Scene-based reasoning records:

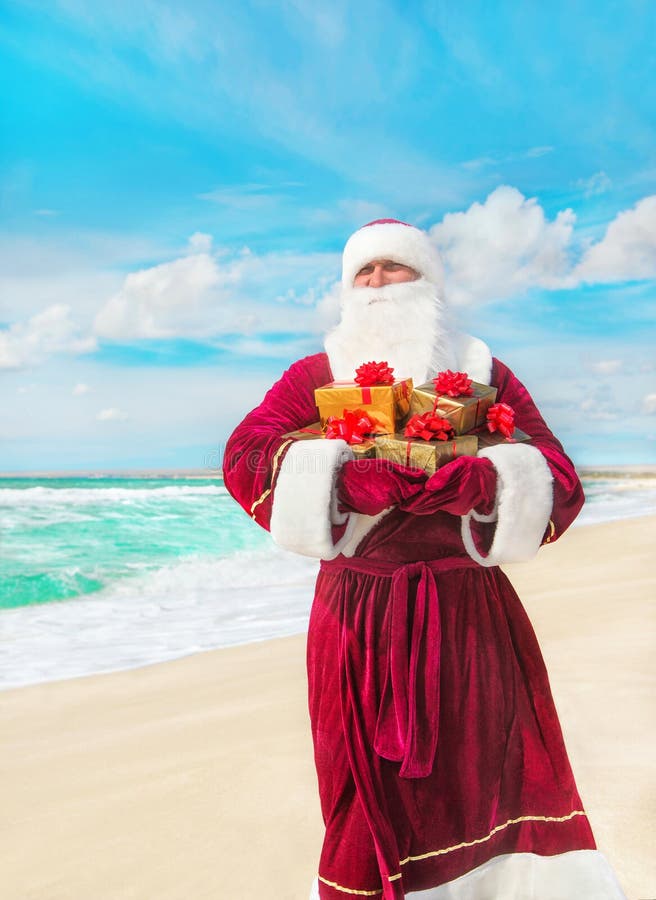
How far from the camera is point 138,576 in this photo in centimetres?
856

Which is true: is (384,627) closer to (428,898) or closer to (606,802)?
(428,898)

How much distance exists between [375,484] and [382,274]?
654mm

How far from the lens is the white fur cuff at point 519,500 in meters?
1.34

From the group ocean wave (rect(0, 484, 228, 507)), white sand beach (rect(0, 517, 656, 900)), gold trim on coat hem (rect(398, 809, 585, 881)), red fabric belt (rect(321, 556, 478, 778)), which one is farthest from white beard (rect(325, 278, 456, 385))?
ocean wave (rect(0, 484, 228, 507))

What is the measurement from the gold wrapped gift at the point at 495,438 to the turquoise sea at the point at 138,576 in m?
0.60

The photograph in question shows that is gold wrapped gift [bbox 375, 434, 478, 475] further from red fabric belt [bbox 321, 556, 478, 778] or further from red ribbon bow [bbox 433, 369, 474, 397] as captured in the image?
red fabric belt [bbox 321, 556, 478, 778]

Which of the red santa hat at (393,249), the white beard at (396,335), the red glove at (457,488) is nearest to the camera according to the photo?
the red glove at (457,488)

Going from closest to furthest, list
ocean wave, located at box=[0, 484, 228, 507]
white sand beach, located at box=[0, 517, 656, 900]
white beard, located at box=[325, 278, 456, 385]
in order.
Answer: white beard, located at box=[325, 278, 456, 385], white sand beach, located at box=[0, 517, 656, 900], ocean wave, located at box=[0, 484, 228, 507]

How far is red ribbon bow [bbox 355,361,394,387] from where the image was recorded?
4.55 feet

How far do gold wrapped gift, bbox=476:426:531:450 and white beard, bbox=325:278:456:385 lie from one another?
0.20m

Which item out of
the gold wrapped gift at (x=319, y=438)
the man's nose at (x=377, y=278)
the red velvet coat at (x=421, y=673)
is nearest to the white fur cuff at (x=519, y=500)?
the red velvet coat at (x=421, y=673)

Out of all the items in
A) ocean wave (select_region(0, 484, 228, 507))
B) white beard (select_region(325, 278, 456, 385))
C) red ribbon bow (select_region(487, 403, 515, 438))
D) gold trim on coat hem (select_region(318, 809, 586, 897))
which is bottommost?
ocean wave (select_region(0, 484, 228, 507))

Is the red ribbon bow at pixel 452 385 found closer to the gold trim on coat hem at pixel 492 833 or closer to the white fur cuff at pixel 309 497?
the white fur cuff at pixel 309 497

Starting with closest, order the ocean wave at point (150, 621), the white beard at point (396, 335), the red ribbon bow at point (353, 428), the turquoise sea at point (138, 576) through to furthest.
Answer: the red ribbon bow at point (353, 428)
the white beard at point (396, 335)
the ocean wave at point (150, 621)
the turquoise sea at point (138, 576)
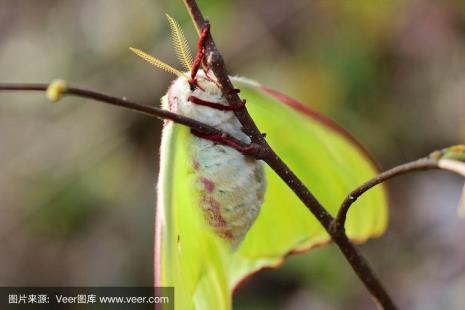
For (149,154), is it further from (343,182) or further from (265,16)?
(343,182)

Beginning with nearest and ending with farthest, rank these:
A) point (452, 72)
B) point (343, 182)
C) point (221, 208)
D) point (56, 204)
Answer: point (221, 208), point (343, 182), point (56, 204), point (452, 72)

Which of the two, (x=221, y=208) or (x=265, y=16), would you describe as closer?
(x=221, y=208)

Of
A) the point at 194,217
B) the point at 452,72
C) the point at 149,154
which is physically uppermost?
the point at 452,72

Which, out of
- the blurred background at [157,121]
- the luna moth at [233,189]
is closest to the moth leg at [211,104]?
the luna moth at [233,189]

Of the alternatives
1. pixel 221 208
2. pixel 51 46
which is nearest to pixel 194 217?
pixel 221 208

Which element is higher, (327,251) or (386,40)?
(386,40)

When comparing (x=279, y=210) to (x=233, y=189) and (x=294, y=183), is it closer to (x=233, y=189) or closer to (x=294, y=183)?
(x=233, y=189)

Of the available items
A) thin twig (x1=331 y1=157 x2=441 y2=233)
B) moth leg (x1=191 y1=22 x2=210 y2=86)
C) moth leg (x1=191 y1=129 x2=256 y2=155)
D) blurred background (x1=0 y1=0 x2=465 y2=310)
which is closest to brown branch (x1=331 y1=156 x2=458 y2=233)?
thin twig (x1=331 y1=157 x2=441 y2=233)

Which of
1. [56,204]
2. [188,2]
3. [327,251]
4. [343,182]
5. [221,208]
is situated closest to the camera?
[188,2]
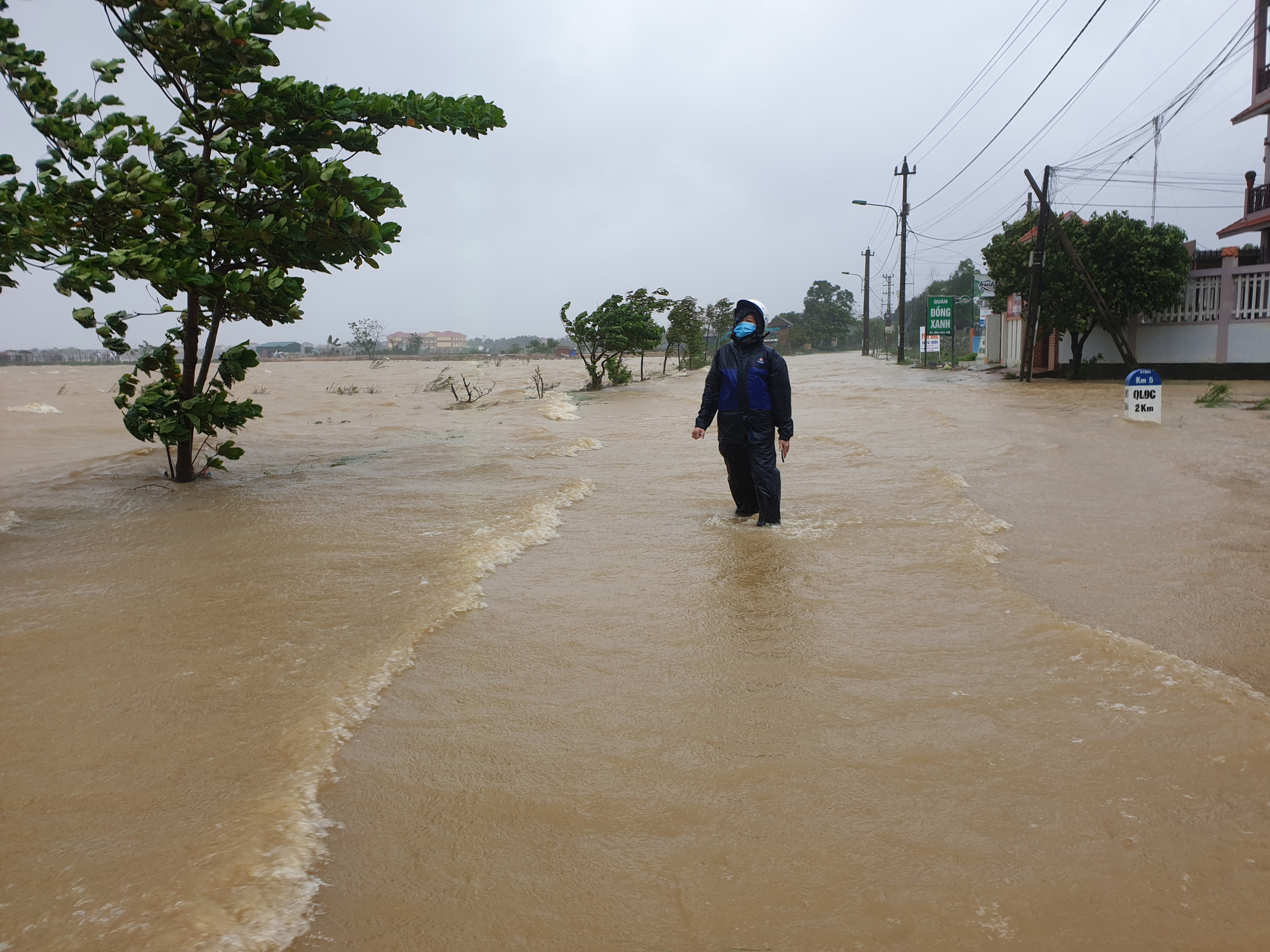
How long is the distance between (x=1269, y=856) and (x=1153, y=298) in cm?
2319

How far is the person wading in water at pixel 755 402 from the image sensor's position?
21.8ft

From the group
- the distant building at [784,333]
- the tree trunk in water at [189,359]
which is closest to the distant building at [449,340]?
the distant building at [784,333]

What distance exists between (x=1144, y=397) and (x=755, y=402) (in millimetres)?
9724

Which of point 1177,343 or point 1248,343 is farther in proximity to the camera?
point 1177,343

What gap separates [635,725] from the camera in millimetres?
3311

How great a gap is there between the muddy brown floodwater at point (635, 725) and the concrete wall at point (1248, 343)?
1763 cm

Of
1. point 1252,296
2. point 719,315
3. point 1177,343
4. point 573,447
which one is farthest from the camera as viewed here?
point 719,315

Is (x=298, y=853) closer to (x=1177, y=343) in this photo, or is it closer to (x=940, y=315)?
(x=1177, y=343)

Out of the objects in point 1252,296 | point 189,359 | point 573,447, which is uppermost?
point 1252,296

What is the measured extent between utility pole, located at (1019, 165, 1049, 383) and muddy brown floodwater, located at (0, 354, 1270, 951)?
53.2 ft

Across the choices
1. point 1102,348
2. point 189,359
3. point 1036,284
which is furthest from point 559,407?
point 1102,348

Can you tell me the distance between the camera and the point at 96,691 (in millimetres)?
3582

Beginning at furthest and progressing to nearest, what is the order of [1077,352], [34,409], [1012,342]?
[1012,342]
[1077,352]
[34,409]

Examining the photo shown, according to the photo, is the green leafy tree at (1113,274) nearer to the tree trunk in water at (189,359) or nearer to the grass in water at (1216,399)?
the grass in water at (1216,399)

### [Your objective]
Rewrite every entry with "gold wrapped gift" swapped for "golden present" wherever it occurs, changing nothing else, and omit the pictures from your answer.

### [Response for this exercise]
How far from the camera is point 138,576 in this photo in centimetres?
856

Which is true: is (384,627) closer to (428,898) or closer to (606,802)?
(428,898)

How much distance exists between [375,484] and [382,274]?
654mm

How far from the lens is the white fur cuff at point 519,500 in meters?
1.34

From the group ocean wave (rect(0, 484, 228, 507)), white sand beach (rect(0, 517, 656, 900)), gold trim on coat hem (rect(398, 809, 585, 881)), red fabric belt (rect(321, 556, 478, 778)), which one is farthest from white beard (rect(325, 278, 456, 385))?
ocean wave (rect(0, 484, 228, 507))

What is the measurement from the golden present at the point at 495,438 to the turquoise sea at the point at 138,576 in m?
0.60

The photograph in question shows that is golden present [bbox 375, 434, 478, 475] further from red fabric belt [bbox 321, 556, 478, 778] or further from red ribbon bow [bbox 433, 369, 474, 397] as captured in the image?
red fabric belt [bbox 321, 556, 478, 778]

Which of the red santa hat at (393,249), the white beard at (396,335), the red glove at (457,488) is nearest to the camera according to the photo?
the red glove at (457,488)

Going from closest to furthest, list
ocean wave, located at box=[0, 484, 228, 507]
white sand beach, located at box=[0, 517, 656, 900]
white beard, located at box=[325, 278, 456, 385]
in order.
Answer: white beard, located at box=[325, 278, 456, 385], white sand beach, located at box=[0, 517, 656, 900], ocean wave, located at box=[0, 484, 228, 507]

How far is red ribbon bow [bbox 355,361,394,387] from where the image was recorded?
4.55 feet

How far do golden present, bbox=476:426:531:450 and white beard, bbox=325:278:456:385 lie from one another?
0.20m

Which item out of
the golden present at (x=319, y=438)
the man's nose at (x=377, y=278)
the red velvet coat at (x=421, y=673)
is nearest to the white fur cuff at (x=519, y=500)?
the red velvet coat at (x=421, y=673)

Out of all the items in
A) ocean wave (select_region(0, 484, 228, 507))
B) white beard (select_region(325, 278, 456, 385))
C) red ribbon bow (select_region(487, 403, 515, 438))
D) gold trim on coat hem (select_region(318, 809, 586, 897))
which is bottommost?
ocean wave (select_region(0, 484, 228, 507))

Is the red ribbon bow at pixel 452 385 found closer to the gold trim on coat hem at pixel 492 833 or closer to the white fur cuff at pixel 309 497?
the white fur cuff at pixel 309 497

Starting with closest, order the ocean wave at point (150, 621), the white beard at point (396, 335), the red ribbon bow at point (353, 428), the turquoise sea at point (138, 576) through to furthest.
Answer: the red ribbon bow at point (353, 428)
the white beard at point (396, 335)
the ocean wave at point (150, 621)
the turquoise sea at point (138, 576)
For (149,154), is it further from (343,182) or further from (265,16)?
(343,182)

Beginning with nearest and ending with farthest, rank these:
A) point (452, 72)
B) point (343, 182)
C) point (221, 208)
D) point (56, 204)
Answer: point (221, 208), point (343, 182), point (56, 204), point (452, 72)

Which of the two, (x=221, y=208) or (x=265, y=16), would you describe as closer?
(x=221, y=208)

Of
A) the point at 194,217
B) the point at 452,72
C) the point at 149,154
which is physically uppermost?
the point at 452,72

Which, out of
- the blurred background at [157,121]
- the luna moth at [233,189]
is closest to the moth leg at [211,104]?
the luna moth at [233,189]

Of the alternatives
1. pixel 221 208
2. pixel 51 46
which is nearest to pixel 194 217?
pixel 221 208

Which element is higher, (327,251) or (386,40)?
(386,40)

When comparing (x=279, y=210) to (x=233, y=189) and (x=294, y=183), is it closer to (x=233, y=189) or closer to (x=294, y=183)?
(x=233, y=189)

Of the available items
A) thin twig (x1=331 y1=157 x2=441 y2=233)
B) moth leg (x1=191 y1=22 x2=210 y2=86)
C) moth leg (x1=191 y1=129 x2=256 y2=155)
D) blurred background (x1=0 y1=0 x2=465 y2=310)
which is closest to brown branch (x1=331 y1=156 x2=458 y2=233)?
thin twig (x1=331 y1=157 x2=441 y2=233)

Which of
1. [56,204]
2. [188,2]
3. [327,251]
4. [343,182]
5. [221,208]
is situated closest to the camera?
[188,2]
How long is the distance between (x=1269, y=856) and (x=1153, y=298) in cm?
2319

How far is the person wading in water at pixel 755 402 from the image sensor's position?
21.8ft

From the group
- the distant building at [784,333]
- the tree trunk in water at [189,359]
which is closest to the distant building at [449,340]?
the distant building at [784,333]

What distance exists between (x=1144, y=397) and (x=755, y=402) (in millimetres)?
9724

Which of point 1177,343 or point 1248,343 is farther in proximity to the camera?
point 1177,343

What gap separates [635,725] from the camera in millimetres?
3311

How great a gap is there between the muddy brown floodwater at point (635, 725) and the concrete wall at point (1248, 343)?
1763 cm

Of
1. point 1252,296
2. point 719,315
3. point 1177,343
4. point 573,447
which one is farthest from the camera as viewed here?
point 719,315

Is (x=298, y=853) closer to (x=1177, y=343) in this photo, or is it closer to (x=940, y=315)?
(x=1177, y=343)

Out of the objects in point 1252,296 | point 189,359 | point 573,447, which is uppermost?
point 1252,296

What is the measured extent between utility pole, located at (1019, 165, 1049, 383) and muddy brown floodwater, located at (0, 354, 1270, 951)?
53.2 ft

Across the choices
1. point 1102,348
2. point 189,359
3. point 1036,284
which is furthest from point 559,407?
point 1102,348

Can you tell me the distance between the camera and the point at 96,691 (in millimetres)?
3582

Beginning at furthest and progressing to nearest, what is the order of [1077,352], [34,409], [1012,342]?
[1012,342]
[1077,352]
[34,409]

Examining the photo shown, according to the photo, is the green leafy tree at (1113,274) nearer to the tree trunk in water at (189,359) or nearer to the grass in water at (1216,399)?
the grass in water at (1216,399)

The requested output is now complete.